_PROBLEM TO WORK ON:_
Write out the entries word for word, starting at the line that contains "appartamento in vendita" and ending at the line that contains "Ventana-Hotel-Prague-Room-24".

_DATA:_

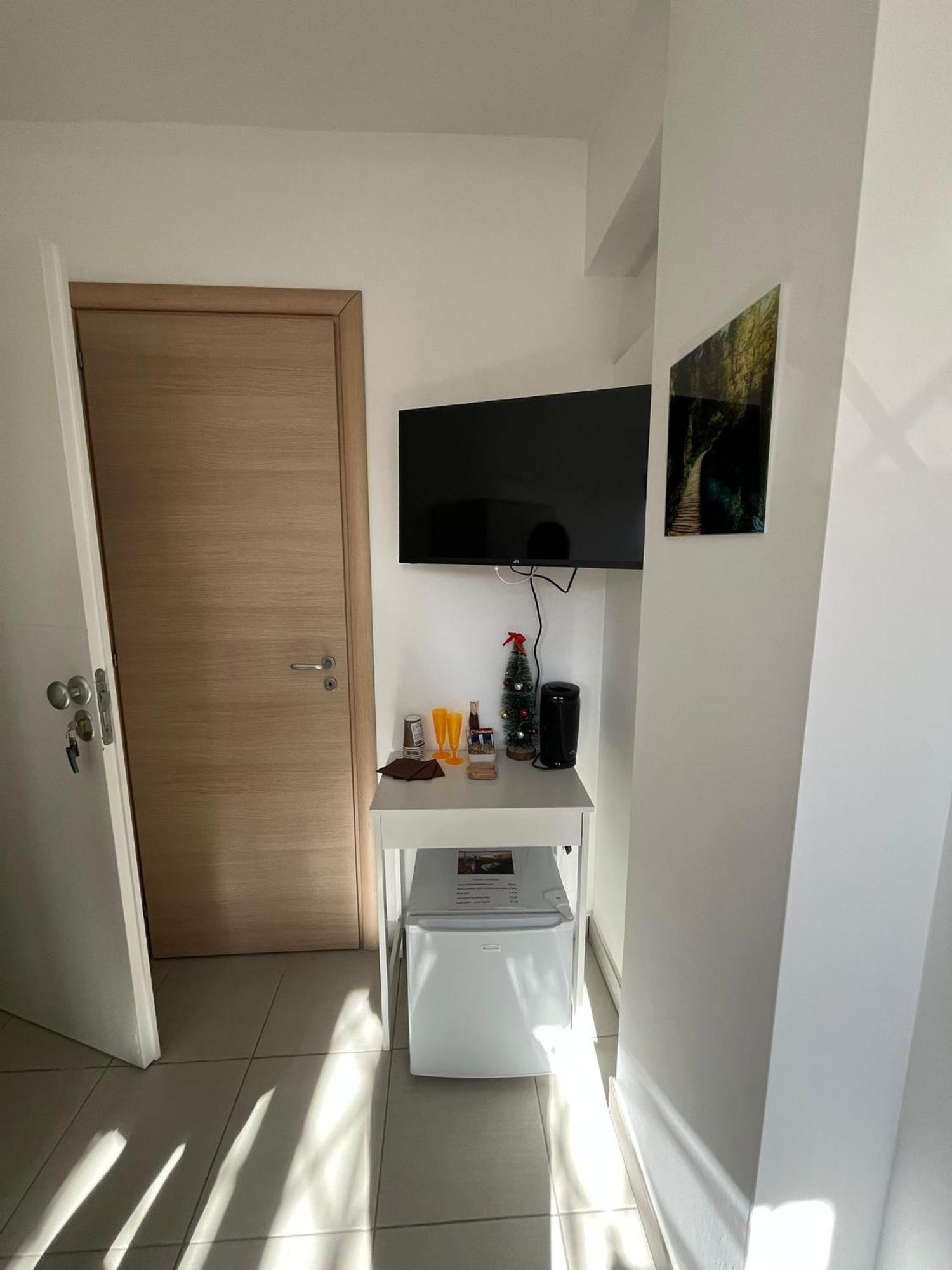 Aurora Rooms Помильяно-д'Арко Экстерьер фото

---

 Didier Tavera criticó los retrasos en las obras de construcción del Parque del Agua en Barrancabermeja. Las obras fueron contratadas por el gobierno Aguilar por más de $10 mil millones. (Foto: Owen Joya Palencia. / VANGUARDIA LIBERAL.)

...

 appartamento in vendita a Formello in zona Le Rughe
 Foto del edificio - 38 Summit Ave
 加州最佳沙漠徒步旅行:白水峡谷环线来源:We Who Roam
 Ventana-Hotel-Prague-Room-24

_TASK OUTPUT:_
 appartamento in vendita a Formello in zona Le Rughe
 Foto del edificio - 38 Summit Ave
 加州最佳沙漠徒步旅行:白水峡谷环线来源:We Who Roam
 Ventana-Hotel-Prague-Room-24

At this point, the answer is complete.